[Page excerpt]
'''

Wavelet-Fuzzy Based High-Accuracy R-wave Identification for Electrocardiography (ECG) Bio-Signal Processing and Prototyping System/FPGA Realization

• Main Authors: Yang-Zhe Lin, 林陽哲
• Other Authors: Yu-Cherng Hung
• Format: Others
• Language: zh-TW
• Published: 2012
• Online Access: http://ndltd.ncl.edu.tw/handle/59998818192619540122

碩士 === 國立勤益科技大學 === 電子工程系 === 100 === Electrocardiogram (ECG) information in general can be used for the detection of human heart disease, such as detections of arrhythmia, myocardial infarction, ventricular hypertrophy and ventricular fibrillation. A large amount of data is needed to read before making a correct decision. The exactly identification rate depends on the knowledge-and-experience of doctors. As a result, automatic identification of ECG signal by using a test equipment to help doctor effectively making a good judgement is necessary. QRS waveforms are the major components in ECG signal. In this research, there are three relative ECG signal processing subjects. First, we improve a algorithm complexity for QRS waveform identification. Comparing with reference [1], the overall executive time of the improved algorithm is reduced as 120 ms, faster than [1] in the same identification rate. In the second research, based on wavelet transform and fuzzy logic, a new algorithm for highly precision R-waveform identification is proposed. The test data of arrhythmia is provided by Massachusetts Institute of Technology-Beth Israel Hospital (MIT-BIH). The test data are total 48 recorders and can be obtained in the academic open resources. After software simulation, the new algorithm sucessfully achieves 99.87% identification rate. In addition, the function of wavelet transform is realized by FPGA chip of Altera company. Finally, in the third research, a prototyping system for Bio-ECG signal capturing and QRS identification is sucessfully realized. The hardware includes self-design PCB board for signal amplicication and a data acquisition module of National Instrument company. The software are adopted by LabVIEW and Matlab to achieve QRS waveform identification. Afterwards the prototyping system can be expanded more functions for various applications of ECG signal processing. The system is expected to on-line help doctor quickly making a judgment on various heart diseases.

'''

[Extracted data]
'''

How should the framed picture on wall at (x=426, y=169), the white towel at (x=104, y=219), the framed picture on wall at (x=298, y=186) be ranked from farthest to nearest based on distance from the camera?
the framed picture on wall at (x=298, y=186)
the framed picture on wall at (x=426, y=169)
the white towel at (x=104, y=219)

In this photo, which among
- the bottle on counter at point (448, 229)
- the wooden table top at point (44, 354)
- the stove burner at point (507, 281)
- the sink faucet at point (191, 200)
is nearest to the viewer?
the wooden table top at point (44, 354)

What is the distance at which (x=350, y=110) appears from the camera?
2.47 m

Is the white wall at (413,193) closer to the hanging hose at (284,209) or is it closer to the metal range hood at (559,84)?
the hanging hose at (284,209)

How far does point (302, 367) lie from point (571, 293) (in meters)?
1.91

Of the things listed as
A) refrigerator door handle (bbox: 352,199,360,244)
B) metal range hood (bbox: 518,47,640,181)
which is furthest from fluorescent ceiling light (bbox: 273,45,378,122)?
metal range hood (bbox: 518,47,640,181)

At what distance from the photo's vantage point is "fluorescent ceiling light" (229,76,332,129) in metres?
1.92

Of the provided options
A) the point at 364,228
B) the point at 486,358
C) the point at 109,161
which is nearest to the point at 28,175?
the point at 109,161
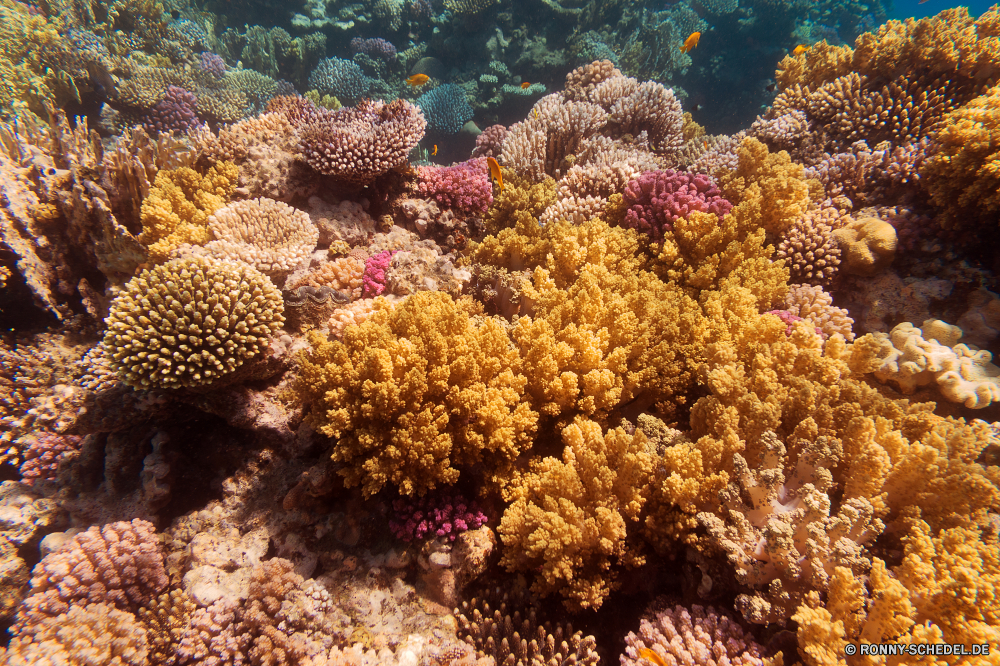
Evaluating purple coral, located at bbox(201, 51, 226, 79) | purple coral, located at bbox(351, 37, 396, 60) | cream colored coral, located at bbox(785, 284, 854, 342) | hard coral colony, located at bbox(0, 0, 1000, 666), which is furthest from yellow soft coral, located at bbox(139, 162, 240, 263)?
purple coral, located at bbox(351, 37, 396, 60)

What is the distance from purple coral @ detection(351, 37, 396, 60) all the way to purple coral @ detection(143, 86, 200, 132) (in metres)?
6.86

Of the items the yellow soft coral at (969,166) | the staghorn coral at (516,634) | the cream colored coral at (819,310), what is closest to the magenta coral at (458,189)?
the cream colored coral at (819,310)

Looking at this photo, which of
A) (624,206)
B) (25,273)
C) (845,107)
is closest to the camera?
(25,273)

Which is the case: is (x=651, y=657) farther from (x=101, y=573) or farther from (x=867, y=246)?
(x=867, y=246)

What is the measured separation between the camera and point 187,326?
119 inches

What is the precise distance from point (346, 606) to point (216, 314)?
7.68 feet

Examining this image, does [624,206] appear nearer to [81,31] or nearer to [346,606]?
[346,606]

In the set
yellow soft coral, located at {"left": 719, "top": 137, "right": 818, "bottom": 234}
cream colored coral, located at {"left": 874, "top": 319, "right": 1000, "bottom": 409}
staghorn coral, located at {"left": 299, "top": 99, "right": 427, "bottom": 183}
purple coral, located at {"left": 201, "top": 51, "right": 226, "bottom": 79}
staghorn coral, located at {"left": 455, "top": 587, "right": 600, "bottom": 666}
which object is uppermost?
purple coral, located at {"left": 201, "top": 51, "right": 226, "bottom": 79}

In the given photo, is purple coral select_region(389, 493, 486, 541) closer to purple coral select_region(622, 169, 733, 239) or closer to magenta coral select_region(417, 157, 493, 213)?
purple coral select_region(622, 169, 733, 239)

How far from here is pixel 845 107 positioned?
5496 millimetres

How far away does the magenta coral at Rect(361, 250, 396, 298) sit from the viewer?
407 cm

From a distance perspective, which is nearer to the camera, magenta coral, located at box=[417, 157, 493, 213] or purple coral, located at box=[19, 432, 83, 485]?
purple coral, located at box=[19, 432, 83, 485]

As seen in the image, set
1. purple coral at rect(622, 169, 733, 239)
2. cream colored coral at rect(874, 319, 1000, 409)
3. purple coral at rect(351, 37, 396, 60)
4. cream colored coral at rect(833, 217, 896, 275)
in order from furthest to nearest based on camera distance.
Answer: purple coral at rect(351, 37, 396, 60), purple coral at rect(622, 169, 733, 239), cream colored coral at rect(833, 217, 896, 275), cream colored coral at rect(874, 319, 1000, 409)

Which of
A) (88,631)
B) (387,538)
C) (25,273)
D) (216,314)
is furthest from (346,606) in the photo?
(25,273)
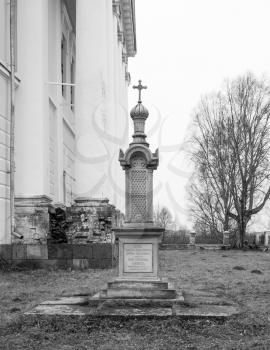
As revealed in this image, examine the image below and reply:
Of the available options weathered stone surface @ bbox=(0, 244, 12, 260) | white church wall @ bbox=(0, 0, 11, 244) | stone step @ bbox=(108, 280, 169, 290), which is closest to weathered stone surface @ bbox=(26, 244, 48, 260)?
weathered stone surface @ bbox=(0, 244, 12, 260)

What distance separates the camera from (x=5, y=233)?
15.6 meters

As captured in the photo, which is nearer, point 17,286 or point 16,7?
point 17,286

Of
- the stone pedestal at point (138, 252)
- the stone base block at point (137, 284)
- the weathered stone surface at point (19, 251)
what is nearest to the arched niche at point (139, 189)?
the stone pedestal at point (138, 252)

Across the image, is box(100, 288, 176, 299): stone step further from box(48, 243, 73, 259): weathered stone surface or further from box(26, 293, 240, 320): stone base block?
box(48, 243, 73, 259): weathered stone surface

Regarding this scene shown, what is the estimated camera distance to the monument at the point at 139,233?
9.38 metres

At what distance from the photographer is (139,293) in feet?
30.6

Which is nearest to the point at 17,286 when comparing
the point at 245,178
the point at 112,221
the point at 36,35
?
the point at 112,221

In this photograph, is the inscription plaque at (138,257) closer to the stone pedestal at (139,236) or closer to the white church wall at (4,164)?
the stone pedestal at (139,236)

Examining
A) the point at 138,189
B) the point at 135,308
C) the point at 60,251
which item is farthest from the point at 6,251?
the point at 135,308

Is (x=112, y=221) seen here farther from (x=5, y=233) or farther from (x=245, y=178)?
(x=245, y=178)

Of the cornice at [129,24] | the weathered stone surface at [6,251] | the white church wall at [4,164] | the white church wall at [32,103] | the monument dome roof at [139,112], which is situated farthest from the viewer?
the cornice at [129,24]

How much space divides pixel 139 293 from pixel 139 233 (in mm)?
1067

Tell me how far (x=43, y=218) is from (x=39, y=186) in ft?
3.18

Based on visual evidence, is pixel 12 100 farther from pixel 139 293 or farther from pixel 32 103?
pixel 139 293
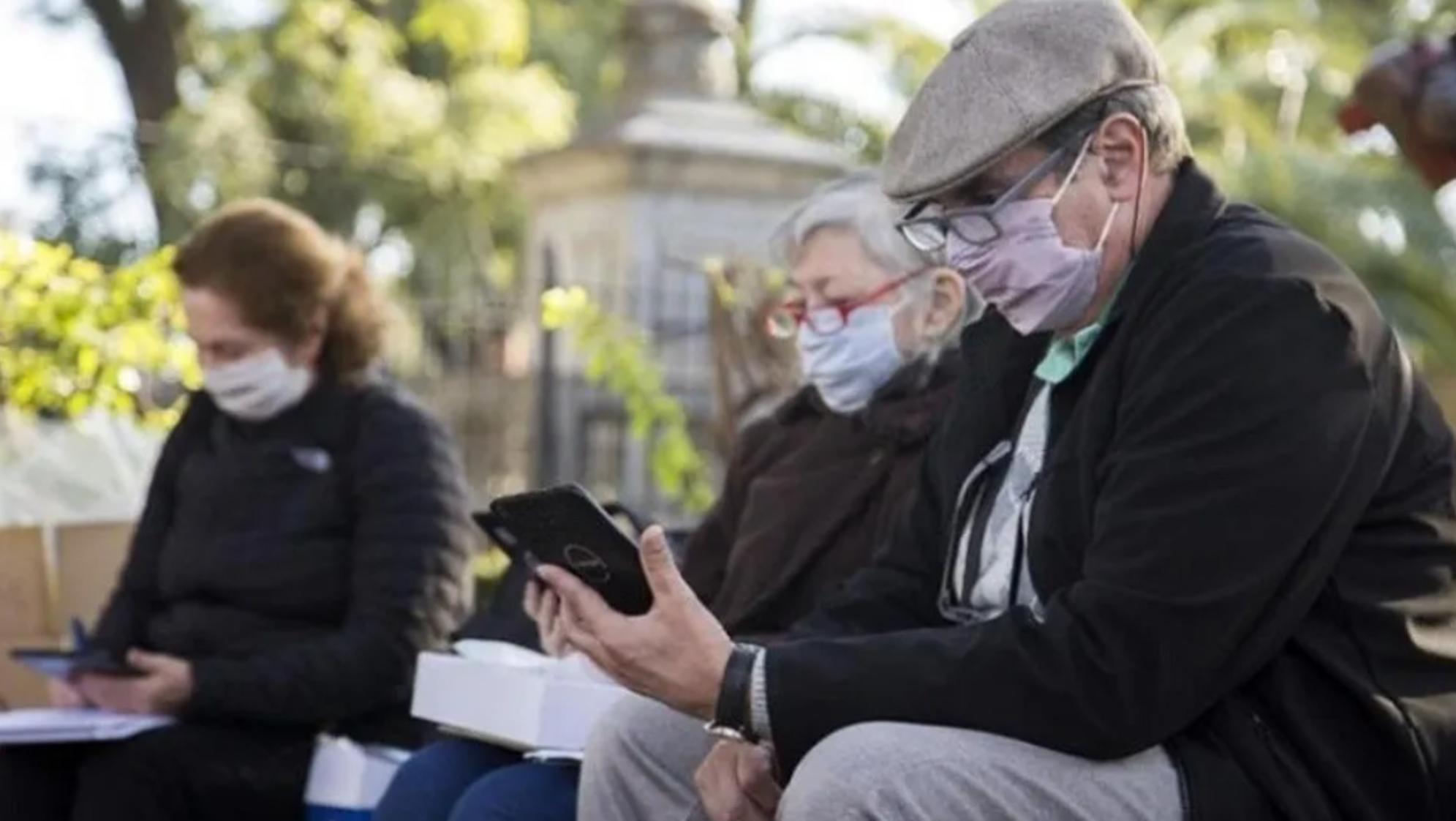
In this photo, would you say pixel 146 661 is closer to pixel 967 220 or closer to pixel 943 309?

'''

[Instructions to follow]
Answer from the ECG abstract page:
(a) In what year was the work published?
(b) What identification rate did the new algorithm achieve after software simulation?
(c) Which company made the FPGA chip used to realize the wavelet transform?
The material comes from a separate source and has no connection to the text.

[Response area]
(a) 2012
(b) 99.87%
(c) Altera